───── Dataset entries ─────
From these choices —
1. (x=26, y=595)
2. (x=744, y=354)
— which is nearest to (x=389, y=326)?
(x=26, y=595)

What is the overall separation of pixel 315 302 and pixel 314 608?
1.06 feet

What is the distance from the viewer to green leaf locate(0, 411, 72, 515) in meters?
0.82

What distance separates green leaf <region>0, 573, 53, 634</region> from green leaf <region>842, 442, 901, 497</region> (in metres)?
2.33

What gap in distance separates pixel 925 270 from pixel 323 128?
─────
───── Dataset entries ─────
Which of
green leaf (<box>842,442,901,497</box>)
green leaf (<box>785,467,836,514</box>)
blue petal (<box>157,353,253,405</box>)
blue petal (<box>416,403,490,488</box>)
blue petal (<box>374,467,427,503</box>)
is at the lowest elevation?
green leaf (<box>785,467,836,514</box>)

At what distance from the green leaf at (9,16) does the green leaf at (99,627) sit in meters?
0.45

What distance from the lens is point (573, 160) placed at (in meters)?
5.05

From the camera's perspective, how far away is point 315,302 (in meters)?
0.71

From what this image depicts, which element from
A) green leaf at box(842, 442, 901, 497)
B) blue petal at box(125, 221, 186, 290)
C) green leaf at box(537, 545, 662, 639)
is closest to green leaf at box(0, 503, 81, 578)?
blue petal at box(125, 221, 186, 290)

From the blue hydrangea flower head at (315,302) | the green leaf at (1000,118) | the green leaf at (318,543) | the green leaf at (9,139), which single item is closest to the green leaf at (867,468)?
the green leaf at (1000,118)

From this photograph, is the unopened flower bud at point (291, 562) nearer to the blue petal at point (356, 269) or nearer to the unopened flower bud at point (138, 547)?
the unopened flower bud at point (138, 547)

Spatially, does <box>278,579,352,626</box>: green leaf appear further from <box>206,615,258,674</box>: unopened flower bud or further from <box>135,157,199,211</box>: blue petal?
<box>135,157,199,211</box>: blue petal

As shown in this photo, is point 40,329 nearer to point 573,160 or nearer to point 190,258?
─────
───── Dataset entries ─────
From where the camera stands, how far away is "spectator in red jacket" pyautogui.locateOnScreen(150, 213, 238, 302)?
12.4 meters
─────
== Do this ==
Reproduce the listing between the lines holding "From these choices —" and "What gap in", inclusive, substituting "point" for "pixel" and leaving all else unchanged.

== Exercise response ==
From these choices —
1. (x=26, y=595)
2. (x=744, y=354)
— which is nearest to (x=389, y=326)?
(x=26, y=595)

What is the overall separation of point 315 302 and point 314 608?
1.06 feet

What is the distance from the viewer to green leaf locate(0, 411, 72, 515) in meters?
0.82

What distance separates green leaf <region>0, 573, 53, 634</region> from green leaf <region>842, 442, 901, 497</region> (in metres)?
2.33

What gap in distance separates point 925 270 from point 323 128?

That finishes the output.